#### TEXT EXTRACT
....

Umhlanga , or Reed Dance ceremony, is an annual Swazi event. In Eswatini, tens of thousands of unmarried and childless Swazi girls and women travel from the various chiefdoms to the Ludzidzini Royal Village to participate in the eight-day event. The young, unmarried girls were placed in female age-regiments; girls who had fallen pregnant outside wedlock had their families fined a cow.

History
Umhlanga was created in the 1940s Eswatini under the rule of Sobhuza II, and is an adaptation of the much older Umchwasho ceremony. The reed dance continues to be practised today in Eswatini. In South Africa, the reed dance was introduced in 1991 by Goodwill Zwelithini, the former King of the Zulus. The dance in South Africa takes place in Nongoma, a royal kraal of the Zulu king.

South Africa

In South Africa, the ceremony is known as Umkhosi woMhlanga, and takes place every year in September at the Enyokeni Royal Palace in Nongoma Enyokeni, KwaZulu-Natal. The girls come from all parts of Zululand, and in recent years there are also smaller groups from Eswatini, as well as more distant places such as Botswana and Pondoland.

....

Saved entries
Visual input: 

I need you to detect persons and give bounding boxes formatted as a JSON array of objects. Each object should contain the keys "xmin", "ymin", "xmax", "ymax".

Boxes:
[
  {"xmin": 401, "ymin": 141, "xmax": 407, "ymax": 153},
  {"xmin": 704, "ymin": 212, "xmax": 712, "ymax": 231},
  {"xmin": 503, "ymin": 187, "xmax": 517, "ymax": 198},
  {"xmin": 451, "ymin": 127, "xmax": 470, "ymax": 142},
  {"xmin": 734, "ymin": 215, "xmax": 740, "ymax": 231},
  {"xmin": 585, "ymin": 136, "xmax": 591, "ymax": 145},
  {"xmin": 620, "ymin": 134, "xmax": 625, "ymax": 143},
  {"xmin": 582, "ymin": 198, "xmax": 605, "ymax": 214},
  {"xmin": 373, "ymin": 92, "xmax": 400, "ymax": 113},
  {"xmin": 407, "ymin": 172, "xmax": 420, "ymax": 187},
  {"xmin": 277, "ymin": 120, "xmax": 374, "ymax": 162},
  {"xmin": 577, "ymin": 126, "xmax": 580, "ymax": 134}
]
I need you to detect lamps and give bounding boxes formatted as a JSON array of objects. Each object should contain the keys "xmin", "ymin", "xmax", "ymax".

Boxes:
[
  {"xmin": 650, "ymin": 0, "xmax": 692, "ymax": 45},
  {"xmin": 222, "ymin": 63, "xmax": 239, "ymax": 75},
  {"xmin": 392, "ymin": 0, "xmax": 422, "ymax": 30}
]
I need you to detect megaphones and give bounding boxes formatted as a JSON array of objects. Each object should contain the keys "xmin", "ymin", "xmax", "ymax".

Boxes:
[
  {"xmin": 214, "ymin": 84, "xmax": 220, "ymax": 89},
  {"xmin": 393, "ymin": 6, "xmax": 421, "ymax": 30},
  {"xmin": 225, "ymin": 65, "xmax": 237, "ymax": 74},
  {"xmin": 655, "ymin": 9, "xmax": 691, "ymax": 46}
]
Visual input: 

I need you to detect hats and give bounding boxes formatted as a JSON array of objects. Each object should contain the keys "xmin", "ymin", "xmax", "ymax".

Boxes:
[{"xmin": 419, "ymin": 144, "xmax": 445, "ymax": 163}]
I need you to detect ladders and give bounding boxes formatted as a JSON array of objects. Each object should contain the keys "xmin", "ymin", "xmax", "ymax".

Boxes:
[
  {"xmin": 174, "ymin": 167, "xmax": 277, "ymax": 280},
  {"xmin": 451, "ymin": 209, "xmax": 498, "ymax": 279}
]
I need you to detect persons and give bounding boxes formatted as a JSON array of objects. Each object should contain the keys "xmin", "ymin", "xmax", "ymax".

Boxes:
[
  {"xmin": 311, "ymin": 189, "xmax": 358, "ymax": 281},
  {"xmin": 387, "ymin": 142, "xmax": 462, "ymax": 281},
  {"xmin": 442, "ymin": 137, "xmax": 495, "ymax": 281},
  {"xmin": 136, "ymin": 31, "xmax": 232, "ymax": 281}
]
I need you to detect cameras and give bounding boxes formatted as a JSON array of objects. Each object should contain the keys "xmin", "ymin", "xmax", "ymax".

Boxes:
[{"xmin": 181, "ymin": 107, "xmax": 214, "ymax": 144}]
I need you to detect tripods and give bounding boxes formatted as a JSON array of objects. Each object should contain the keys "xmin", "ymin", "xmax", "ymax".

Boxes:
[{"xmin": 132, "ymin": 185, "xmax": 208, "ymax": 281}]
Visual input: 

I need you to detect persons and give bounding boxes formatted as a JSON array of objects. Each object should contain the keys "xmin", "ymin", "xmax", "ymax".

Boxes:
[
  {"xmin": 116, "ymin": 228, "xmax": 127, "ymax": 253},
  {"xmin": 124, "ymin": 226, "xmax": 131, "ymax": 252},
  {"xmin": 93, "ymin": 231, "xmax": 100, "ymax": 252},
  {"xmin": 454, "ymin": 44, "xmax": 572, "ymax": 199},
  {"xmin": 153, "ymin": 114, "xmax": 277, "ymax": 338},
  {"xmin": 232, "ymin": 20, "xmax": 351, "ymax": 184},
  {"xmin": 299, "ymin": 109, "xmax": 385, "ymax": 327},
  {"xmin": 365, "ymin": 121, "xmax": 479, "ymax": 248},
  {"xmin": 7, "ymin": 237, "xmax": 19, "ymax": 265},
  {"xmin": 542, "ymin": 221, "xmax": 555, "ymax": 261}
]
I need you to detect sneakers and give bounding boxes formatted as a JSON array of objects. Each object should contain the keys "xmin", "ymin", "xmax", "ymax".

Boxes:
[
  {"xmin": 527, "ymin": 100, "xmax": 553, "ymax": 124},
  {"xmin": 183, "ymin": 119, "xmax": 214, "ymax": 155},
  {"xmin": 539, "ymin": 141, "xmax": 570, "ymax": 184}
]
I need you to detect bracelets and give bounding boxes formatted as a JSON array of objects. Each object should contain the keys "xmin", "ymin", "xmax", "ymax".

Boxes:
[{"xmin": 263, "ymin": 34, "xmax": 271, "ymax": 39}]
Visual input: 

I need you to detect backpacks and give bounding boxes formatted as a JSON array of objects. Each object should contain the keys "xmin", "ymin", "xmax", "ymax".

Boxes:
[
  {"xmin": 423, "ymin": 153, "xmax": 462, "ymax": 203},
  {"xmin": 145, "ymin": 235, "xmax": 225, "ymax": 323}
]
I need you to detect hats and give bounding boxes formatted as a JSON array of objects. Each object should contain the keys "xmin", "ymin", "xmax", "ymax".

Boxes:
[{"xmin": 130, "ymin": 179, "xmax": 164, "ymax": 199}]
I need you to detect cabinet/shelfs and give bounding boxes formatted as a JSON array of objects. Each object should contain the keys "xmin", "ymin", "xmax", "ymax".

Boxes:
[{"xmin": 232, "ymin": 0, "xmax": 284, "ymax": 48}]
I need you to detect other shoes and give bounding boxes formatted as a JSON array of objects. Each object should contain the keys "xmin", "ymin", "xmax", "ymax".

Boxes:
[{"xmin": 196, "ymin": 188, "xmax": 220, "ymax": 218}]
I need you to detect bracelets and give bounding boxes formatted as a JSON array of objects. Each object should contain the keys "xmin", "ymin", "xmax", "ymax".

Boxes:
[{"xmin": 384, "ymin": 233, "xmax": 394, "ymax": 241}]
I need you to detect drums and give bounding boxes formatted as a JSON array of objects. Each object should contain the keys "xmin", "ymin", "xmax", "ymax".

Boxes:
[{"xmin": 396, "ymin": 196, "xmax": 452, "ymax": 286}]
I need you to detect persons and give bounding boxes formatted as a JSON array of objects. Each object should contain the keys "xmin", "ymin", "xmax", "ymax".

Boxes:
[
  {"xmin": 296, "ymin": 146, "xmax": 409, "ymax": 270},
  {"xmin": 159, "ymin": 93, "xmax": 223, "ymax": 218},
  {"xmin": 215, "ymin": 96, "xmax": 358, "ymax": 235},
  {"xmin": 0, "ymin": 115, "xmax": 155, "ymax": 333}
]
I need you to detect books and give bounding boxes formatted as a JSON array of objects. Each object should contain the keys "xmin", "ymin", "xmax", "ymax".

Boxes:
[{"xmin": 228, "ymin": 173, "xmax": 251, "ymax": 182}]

....

#### SET OF TASKS
a - Retype the Reed Dance passage starting with "Umhlanga , or" and going on through "the Zulu king.".
b - Decide whether each statement below agrees with the Reed Dance passage, and answer yes or no for each, quoting the words of the passage that decide it: (i) Umhlanga was created in the 1940s under the rule of Sobhuza II. (ii) The event in Eswatini lasts five days. (iii) The South African ceremony is held every year in June.
c - According to the Reed Dance passage, which much older ceremony is Umhlanga an adaptation of?

#### RESPONSES PER TASK
a -
Umhlanga , or Reed Dance ceremony, is an annual Swazi event. In Eswatini, tens of thousands of unmarried and childless Swazi girls and women travel from the various chiefdoms to the Ludzidzini Royal Village to participate in the eight-day event. The young, unmarried girls were placed in female age-regiments; girls who had fallen pregnant outside wedlock had their families fined a cow.

History
Umhlanga was created in the 1940s Eswatini under the rule of Sobhuza II, and is an adaptation of the much older Umchwasho ceremony. The reed dance continues to be practised today in Eswatini. In South Africa, the reed dance was introduced in 1991 by Goodwill Zwelithini, the former King of the Zulus. The dance in South Africa takes place in Nongoma, a royal kraal of the Zulu king.

b -
(i) Yes: "Umhlanga was created in the 1940s Eswatini under the rule of Sobhuza II"
(ii) No: "to participate in the eight-day event"
(iii) No: "takes place every year in September"

c - The Umchwasho ceremony.